Dataset and Data Processing

The dataset for this project is the Facebook Deepfake Detection Challenge dataset [1], which has over 100,000 videos of people, where some are altered using 8 different algorithms to modify the appearance of people’s faces in the video. This dataset is uneven in that the number of fake videos does not equal the number of real videos. Specifically, there are approximately eight fake videos for each real video in the dataset. However, there was consistency in the length of each video, as each video was exactly ten seconds. In addition, the videos had a similar frame rate to the color NTCS videos with 29.97 frames per second for each video.

One of the most challenging aspects to processing this dataset was reducing the size of the dataset from approximately 500GB to a size that is manageable for training deep neural networks. In order to reduce the size of the dataset, the number of frames per video, which was originally about 300, was reduced to 32, decreasing the frame rate to approximately 3 frames per second. To further reduce the size of the dataset, the size of each frame was decreased as well. OpenCV was used to extract and resize each of the 32 frames from each video. Since the deepfake algorithms used to generate the dataset are applied to the faces of the people in the videos, the pixels in each frame that carry the most useful information are those in and around the faces of the people in the videos. This was confirmed after randomly selecting and watching a number of videos from the dataset.

Extracting faces of people in each video frame is a traditional computer vision task for which there are a variety of solutions available. Initially, utilizing OpenCV to detect faces appeared to be the most straightforward solution, but this method did not reliably detect faces when the frames were dark or the people in the videos were turned sideways. Instead, a neural network face detector model, MTCNN, was used to detect faces in each video frame [7]. This API outputs a JSON file with the following information for each face detected in the frame: the probability that the detected area on the frame is a face, the starting coordinates of this area, the width of the detected area, and the height of the detected area. After running this model on a number of videos, it was clear that the detected faces with a probability less than 95% were not reliable and therefore should be ignored. This would cause each processed video to have an unequal number of frames, some with 32 frames and others with less than 32 frames, which would be quite problematic for deep neural network models during training. In order to avoid this issue, when not all detected faces were reliable for a video, some frames were duplicated, while still keeping the sequence intact, to maintain the same total number of frames for each video, while discarding videos with less than one frame per second of reliably extracted faces. Effectively, this caused videos that were too dark to reliably detect a person’s face to be removed. It is worth noting that the faces on most dark videos were reliably detected by the API and only a small subset of the dark videos were discarded, which, we discovered, only occurred when the videos were too dark. In addition, videos with more than one person were also removed due to computational resource constraints. However, deepfake videos with more than one person could be detected by only modifying the aforementioned data processing pipeline, without changing the models.

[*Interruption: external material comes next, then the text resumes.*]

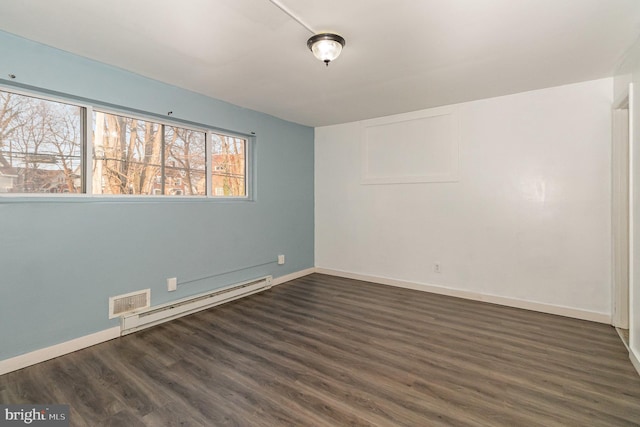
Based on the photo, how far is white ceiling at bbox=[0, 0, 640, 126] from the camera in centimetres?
192

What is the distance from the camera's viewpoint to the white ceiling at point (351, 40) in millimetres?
1918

Utilizing all other information provided in the JSON file, we cropped each frame to create an image with the face at the center and a small margin around the face to include the surrounding pixels. The resulting image was then resized to be 32 by 32. Thus, processing a single video yielded a series of 32 by 32 images, one for each of the 32 frames, of the face of the person in the video. Applying this process to each video in the dataset took over 2 days using 35 CPUs and 3 GPUs.

Finally, we randomly sampled the processed dataset to create datasets with an even number of real and fake videos for training and testing our deep models. To create these balanced datasets, we included every real video and randomly sampled an equal number of fake videos from the much larger group of fake videos. Due to memory limitations, we split the resulting datasets into equal-sized pieces. This resulted in having multiple datasets to train our model on, where each one included a different subset of the fake videos.